Josh Lemos: That would be one outcome, sure, but ransomware is a pretty finite end game. I think what’s more interesting from an attacker’s perspective is figuring out how to maintain silence, going undetected for a long period of time. Ultimately the goal [for attackers] is to either compromise data or get insights into a company, government or any organization for various reasons; it could be financially motivated, politically motivated or motivated by compromising intellectual property.
Karl Greenberg: Or, when I think of a threat actor’s persistent presence in a network, I suppose access brokers do this.
Josh Lemos: Generally, attackers don’t want to burn their access, so yeah they want to keep those persistence records as long as possible. So, going back to the first question, my goal in all of this is to create the environment in which companies can secure their build pipelines effectively, limit access to their secrets and utilize cloud security and CI/CD security controls at scale.
SEE: GitLab CI/CD Tool Review (TechRepublic)
GitLab’s AI toolkit, from code generation to natural language suggestions
Karl Greenberg: GitHub has been very successful with Copilot adoption. What are GitLab’s generative AI innovations?
Josh Lemos: We have over a dozen AI features, some designed to do things like code generation, an obvious use case; our version of Copilot, for example, is GitLab Duo. There are other AI features we have that are very useful in terms of making suggested changes and reviewers for projects: We can look at who has contributed to the project, who might want to review that change, then make those recommendations using AI. So all of these tools automate infusion of security into development without developers having to slow down and look for mistakes.
SEE: GitLab Report on DevSecOps: How AI is Reshaping Developer Roles (TechRepublic)
Karl Greenberg: But obviously, you want to do that early because, by the time it’s out in the wild, it’s expensive, and you are dealing with an exposure issue — a live vulnerability.
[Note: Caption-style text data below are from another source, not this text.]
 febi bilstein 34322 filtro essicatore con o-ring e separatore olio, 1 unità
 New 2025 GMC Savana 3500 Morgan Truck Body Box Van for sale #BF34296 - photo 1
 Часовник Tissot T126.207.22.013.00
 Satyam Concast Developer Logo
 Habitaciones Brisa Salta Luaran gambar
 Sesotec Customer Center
Josh Lemos: Yes, it’s shift left in terms of tightening the feedback loop early in the process, when the developer goes to commit the code, while they’re still thinking about that piece of code. And they will get feedback in terms of identifying an issue and fixing it within their process, and on our platform, so they don’t have to go to an external tool. Also, because of this tight feedback loop, they don’t have to wait for software to go into production and then get the problem identified when it’s happening at the time of build.
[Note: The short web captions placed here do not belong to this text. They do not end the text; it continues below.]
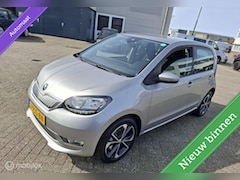 Skoda Citigo e-iV - EV Style ⚡100% Elektrisch/ Zuinig/ Ideale Stadsauto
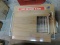 Over Sink Cutting Boards by Interpur / Total of 3 / NEW Vintage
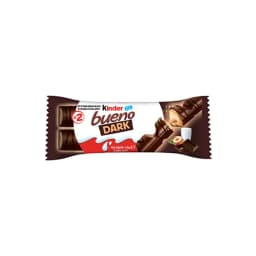 Kinder Bueno Dark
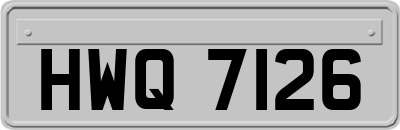 HWQ7126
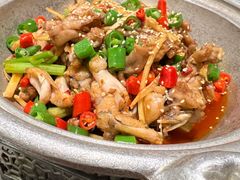 -辛香汇·锦里丨现炒川菜(和信宝龙店)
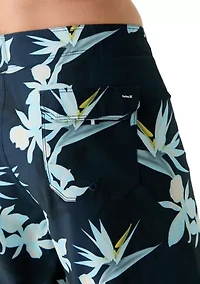 Phantom Eco Weekender 20" Board Shorts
Shift left: Just in time, actionable feedback to developers
Karl Greenberg: What key security challenges in the software process need some sort of security solution beyond those tools you’ve talked about?
Josh Lemos: Generally, I think that a lot of shifting left terminology is really about making sure that we can secure the software pipeline regardless of the number of developers involved. We can do that by providing good, actionable and meaningful feedback to developers working in the build and development process. We want this part to be automated as much as possible so that we can start to use our security teams to do the more insightful work of design and architecture earlier in the process, before it even gets to the part where they’re building and committing code.
Karl Greenberg: Are we talking purely about ML- and AI-driven tools?
Josh Lemos: There’s a mix of tools and capabilities. Some of them are traditional static code analysis tools; some of them are container scanning that look for known CVEs (common vulnerabilities and exposures) and packages. So there’s a mix of AI and non-AI. But there’s a massive opportunity for automation. And whether that’s AI automation or traditional software, CI/CD security type automation, those can reduce the level of manual work and effort, which allows you to shift your team to focus on other problems that can’t be automated away yet. And I think that’s the big movement in security teams: How can we go automation first in order for us to scale and meet the velocity we are required to meet as a company, and the velocity we need to meet with our engineering teams?